Metro-Chef: „Bis zu 30 Prozent sperren nicht mehr auf“
Der Metro-Chef rechnet bestenfalls in zwei Jahren mit einer Normalisierung des Geschäfts – und ärgert sich, dass seine Mitarbeiter so spät geimpft werden, obwohl sie aus seiner Sicht systemrelevant sind.
KURIER: Die Hälfte der Metro-Kunden kommt aus der Gastronomie. Heißt das, dass die Hälfte Ihrer Umsätze im Lockdown wegfallen?
Xavier Plotitza: Nicht ganz. Wir haben durch die Gastro-Lockdowns einen Umsatzeinbruch in Höhe von 40 Prozent. Besonders seit November hat sich die Lage verschärft. Aber wir werden das aushalten.
Und die Gastronomen? Wie werden sie das aushalten?
Wir gehen davon aus, dass nach dem Ende des Lockdowns 20 bis 30 Prozent der Betriebe nicht wieder aufsperren werden.
Wann rechnen Sie wieder mit einer Normalisierung des Geschäfts?
Sicher nicht in den nächsten eineinhalb Jahren. Wir gehen von drei Szenarien aus. Im besten Fall herrscht in 24 Monaten wieder Normalität, im schlimmsten Fall erst in drei Jahren.
Muss Metro Österreich Mitarbeiter abbauen?
Nein. Unser Mitarbeiterstand liegt bei rund 2.100, davon rund 100 Lehrlinge. Das ist seit Jahren stabil. Derzeit suchen wir sogar rund 60 neue Mitarbeiter. Vor allem für die Großmärkte in Dornbirn, Innsbruck und Langenzersdorf sowie für die Zentrale in Wien-Vösendorf.
Nehmen Sie auch noch Lehrlinge auf?
Ja. Unser Lehrlingsprogramm ist voll aufrecht. Aktuell suchen wir 43 Lehrlinge.
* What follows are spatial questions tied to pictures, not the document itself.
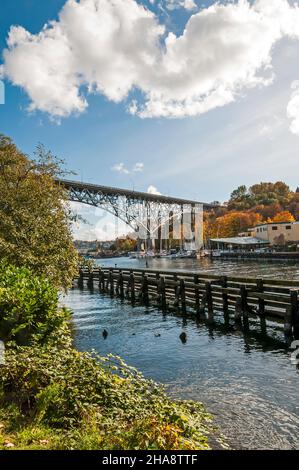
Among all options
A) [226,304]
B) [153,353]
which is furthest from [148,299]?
[153,353]

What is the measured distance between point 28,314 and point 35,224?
375 inches

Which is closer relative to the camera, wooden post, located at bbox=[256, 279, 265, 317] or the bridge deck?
wooden post, located at bbox=[256, 279, 265, 317]

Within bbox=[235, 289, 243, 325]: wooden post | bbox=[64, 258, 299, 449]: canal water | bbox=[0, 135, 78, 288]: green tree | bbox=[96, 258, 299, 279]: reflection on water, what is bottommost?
bbox=[96, 258, 299, 279]: reflection on water

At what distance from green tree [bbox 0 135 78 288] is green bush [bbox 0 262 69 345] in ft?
24.3

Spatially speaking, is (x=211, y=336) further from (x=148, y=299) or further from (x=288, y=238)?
(x=288, y=238)

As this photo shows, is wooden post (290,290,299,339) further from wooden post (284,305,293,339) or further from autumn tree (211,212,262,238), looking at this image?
autumn tree (211,212,262,238)

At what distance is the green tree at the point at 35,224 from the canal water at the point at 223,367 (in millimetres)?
3528

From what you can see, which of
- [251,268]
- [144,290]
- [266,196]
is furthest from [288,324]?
[266,196]

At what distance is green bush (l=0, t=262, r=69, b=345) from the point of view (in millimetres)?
7605

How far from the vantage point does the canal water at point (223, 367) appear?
7211 mm

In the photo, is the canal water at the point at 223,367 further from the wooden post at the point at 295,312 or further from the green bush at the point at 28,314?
the green bush at the point at 28,314

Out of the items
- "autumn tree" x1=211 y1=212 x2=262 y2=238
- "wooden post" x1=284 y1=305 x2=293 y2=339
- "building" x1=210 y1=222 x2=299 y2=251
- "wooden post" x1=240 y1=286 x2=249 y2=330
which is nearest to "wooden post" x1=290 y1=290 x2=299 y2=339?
"wooden post" x1=284 y1=305 x2=293 y2=339

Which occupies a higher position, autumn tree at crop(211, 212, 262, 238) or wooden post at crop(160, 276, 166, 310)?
autumn tree at crop(211, 212, 262, 238)

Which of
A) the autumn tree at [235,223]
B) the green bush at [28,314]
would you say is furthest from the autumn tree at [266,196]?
the green bush at [28,314]
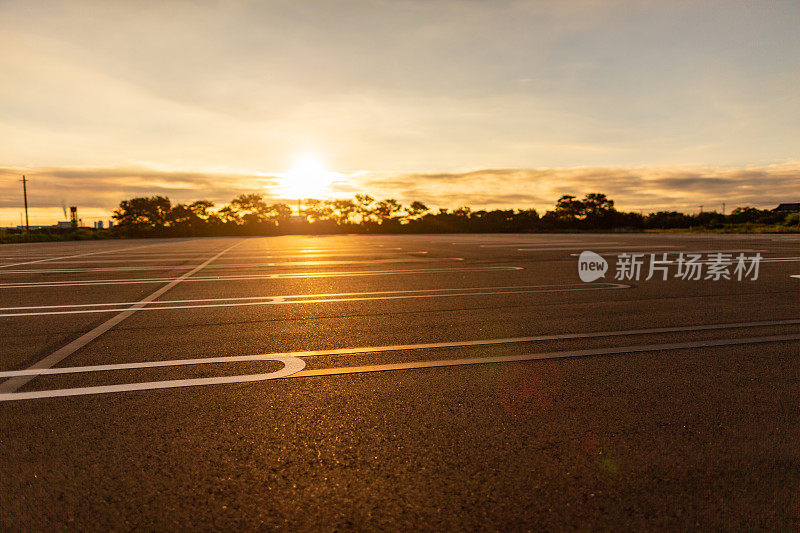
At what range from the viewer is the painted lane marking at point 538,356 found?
4.46 metres

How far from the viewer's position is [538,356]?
16.1 ft

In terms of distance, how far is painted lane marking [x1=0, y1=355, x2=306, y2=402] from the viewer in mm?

Wie viele Ihrer Mitarbeiter sind in Kurzarbeit?
Derzeit 80 Prozent, auch weil die Öffnungszeiten in unseren Märkten reduziert wurden. Normalerweise haben wir bis 22.00 Uhr offen, jetzt nur bis 19.00 Uhr.
Welche Sicherheitsmaßnahmen haben Sie?
Wir haben schon im März umfassende Hygiene- und Schutzmaßnahmen für Mitarbeiter und Kunden eingeführt. Seit Mitte Dezember bieten wir Massentests an. Selbstständig oder mit lokalen Laboren, mindestens einmal im Monat – bis sich die Lage normalisiert. Darüber hinaus haben wir Schnelltests für Mitarbeiter gekauft, die jeder freiwillig und kostenlos nutzen kann.
Also testen, bis endlich alle geimpft sind ...
Was die Impfungen angeht, bin ich sehr enttäuscht von der Regierung. Wir hatten die Hoffnung, dass unsere Mitarbeiter in Phase 2 als systemrelevant zum Impfen drankommen und haben sie ordnungsgemäß dafür angemeldet. Vergangene Woche haben wir plötzlich erfahren, dass unsere Mitarbeiter doch erst in Phase 3 drankommen. Mein Appell: Es kann nicht sein, dass das Personal der Lebensmittelhändler erst so lange nach dem Krankenhauspersonal dran kommt. Am Ende muss doch jeder, der mit Kunden Kontakt hat, prioritär geimpft werden. Wir sind kritische Infrastruktur.
Apropos Regierung: Nimmt Metro neben der Kurzarbeit weitere Covid-Staatshilfen in Anspruch?
Wir werden sehen, ob wir als Zulieferer der Gastronomie einen Ersatz für die Umsatzausfälle erhalten. Ich glaube aber nicht, weil unser Umsatzentfall unter der definierten 50-Prozent-Marke liegt, weil wir ja nicht nur Gastro-Kunden haben. Gott sei Dank kaufen auch viele andere Unternehmer und Selbstständige bei uns ein.
In Nordrhein Westfalen will der deutsche Metro-Mutterkonzern nun für alle Kunden, also auch private, öffnen. Ist das auch für Österreich geplant?
Nein, dazu gibt es bei uns keine Pläne. Das ist keine neue Strategie, sondern nur eine Opportunität während der Krise.
Metro Österreich ist traditionell im Osten des Landes stark. Trifft Sie da die Tourismus-Katastrophe in Westösterreich nicht so stark?
Na ja – die Krise schlägt überall zu, und die Lage ist nun mal generell schlecht, speziell auch in Wien. Aber ich muss auch sagen, dass wir gerade jetzt gegenüber dem Mitbewerb Marktanteile gewinnen.
Warum?
Weil unser Cash- und Carry-Modell geschätzt wird. Außerdem haben wir in der Krise mit einer Ausweitung
des Lieferservices begonnen. Neben der österreichweiten Food-Service-Delivery-Lösung für Gastronomiekunden beliefern wir mit „Metro on tour“ jetzt auch alle anderen Kunden. Und gerade für die Kunden in der Gastronomie haben wir auch finanzielle Hilfe angeboten. Etwa in Form von Stundungen von Rechnungen für 60 oder 90 Tage.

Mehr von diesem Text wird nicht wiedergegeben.